Abenomics and its immediate effects
Enter Abenomics. With $600 Billion to $700 Billion pumped into the economy annually, Japan’s economy is now growing faster than any of the G-7, with GDP growth in the first 3 months of 2013 at 4.1% annualized. The Tokyo stock market has gained 40% this year and the inflation target is set at 2% in 2 years time.
However, aggressive monetary policy in Japan will have ripple effects in its trade partners, as the Yen is devalued, imports are reduced and exports increased. There remains the possibility of small-scale currency wars, or diplomatic scuffles at the least. The actions taken in response to the Yen devaluation by Japanese trade partners will be instructive in determining the overall effect of Abenomics on the Japanese trade balance.

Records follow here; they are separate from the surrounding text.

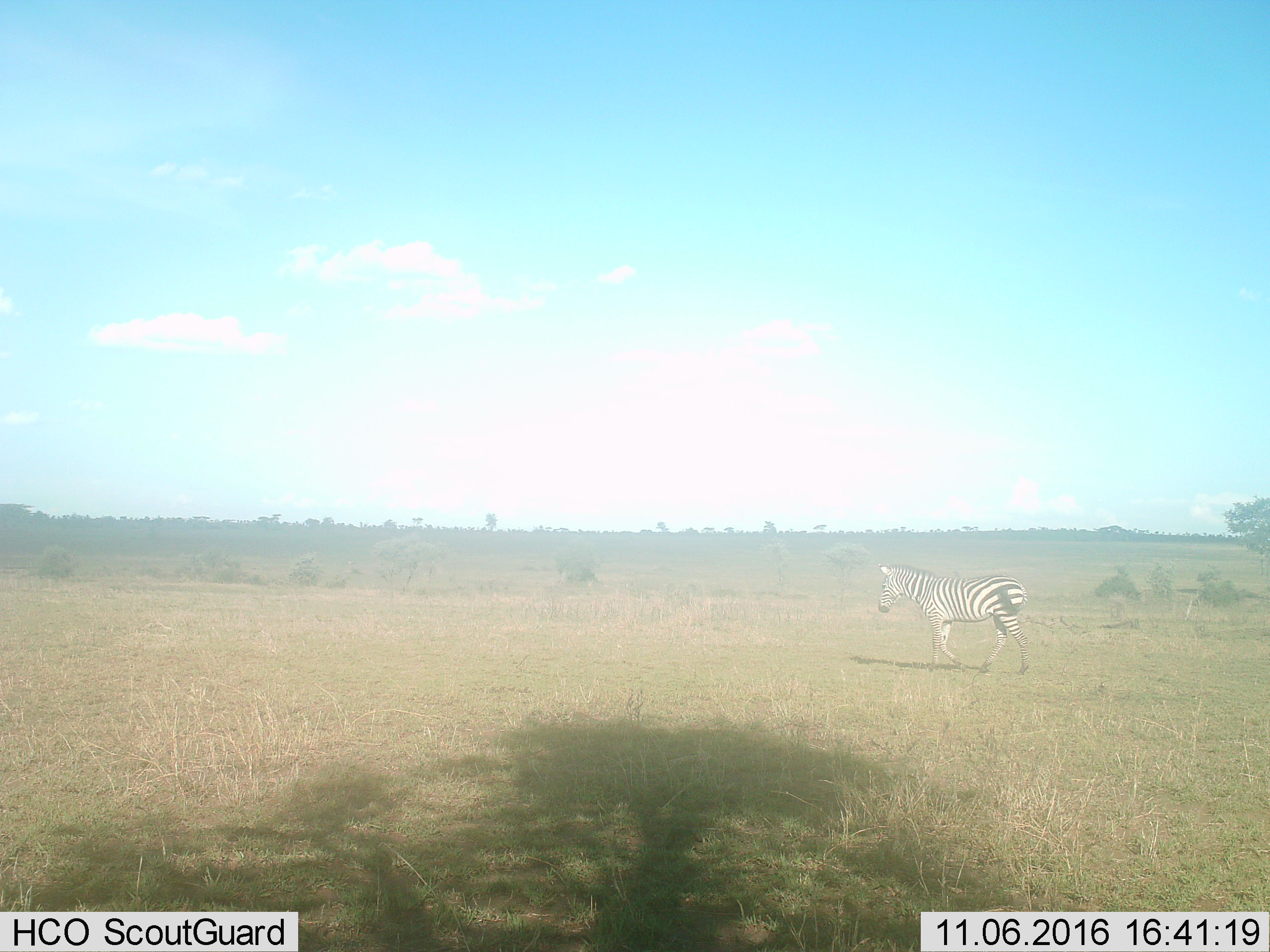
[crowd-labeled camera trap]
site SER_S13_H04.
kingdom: Animalia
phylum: Chordata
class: Mammalia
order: Perissodactyla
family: Equidae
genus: Equus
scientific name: Equus quagga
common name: plains zebra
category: zebraplains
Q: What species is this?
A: Zebraplains (plains zebra) (Equus quagga).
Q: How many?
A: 1.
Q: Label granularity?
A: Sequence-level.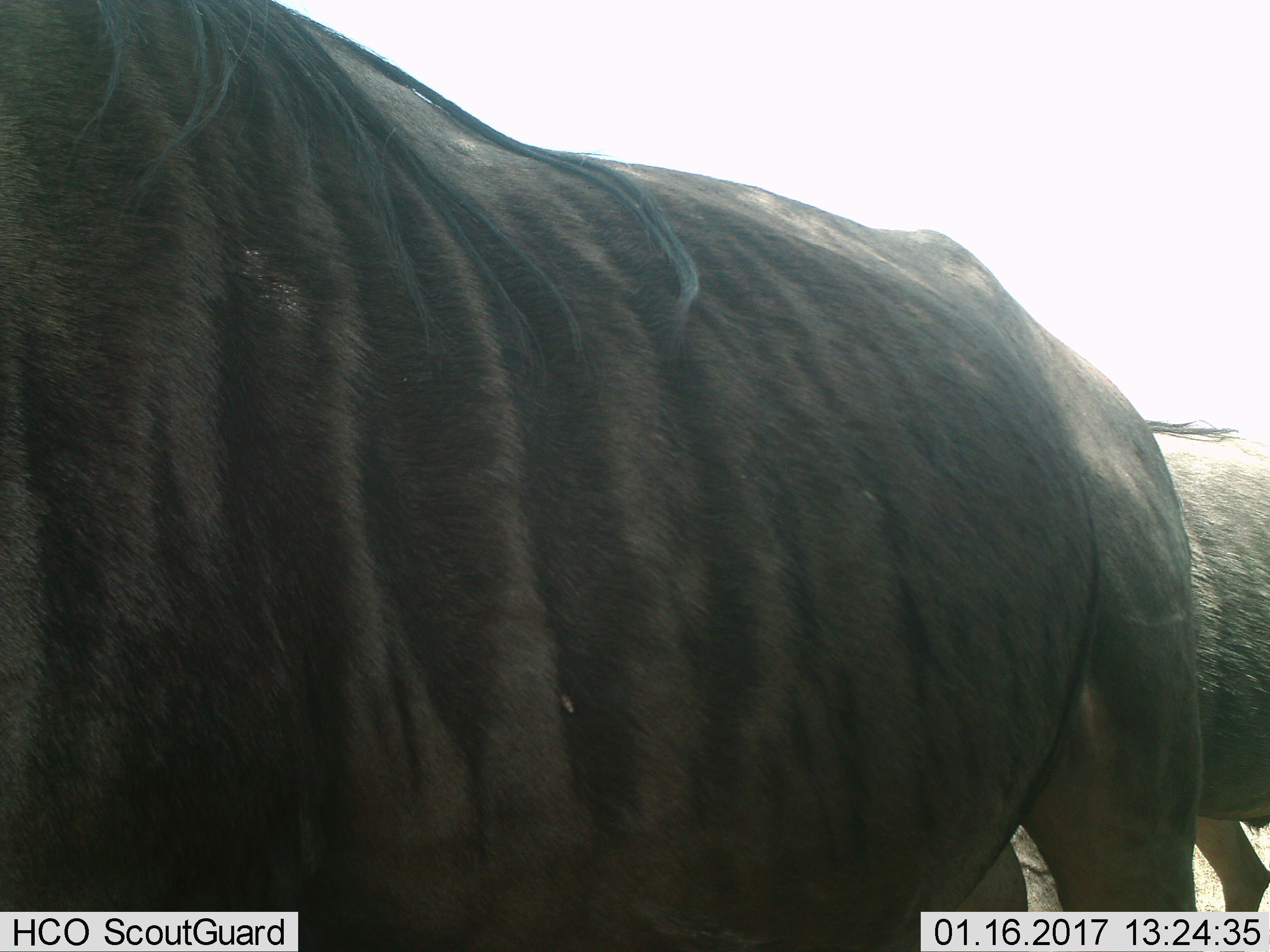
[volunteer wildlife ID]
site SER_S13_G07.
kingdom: Animalia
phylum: Chordata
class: Mammalia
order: Artiodactyla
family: Bovidae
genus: Connochaetes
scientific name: Connochaetes taurinus taurinus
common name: blue wildebeest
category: wildebeestblue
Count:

It is important to keep in mind the broader narrative of a resurgent Japanese nationalism when talking about trade wars and currency devaluation. Prime Minister Abe has also been signalling increased defence spending, changes to the constitution -which is seen as a Western handover- and increased aggressiveness in territorial disputes with China. Japan has been obsessive historically about its position in the comity of nations. The economic malaise of the past couple of decades has been a heavy weight on the Japanese national consciousness, particular with a dynamic Chinese economy at its border. Japan needed to make aggressive moves, if not for the sake of the economy, then for assuaging public feelings of a permanent Japanese demise. However, the broader nationalistic push leaves less room for accommodating foreign concerns regarding Japanese economic policy and makes it less likely that Yen devaluation will be (relatively) quietly accepted by Japanese trading partners, particularly in Asia.
Overall, I’m pretty excited to see how Abenomics unfolds in the coming years. Its results should be instructive to central banks and governments worldwide.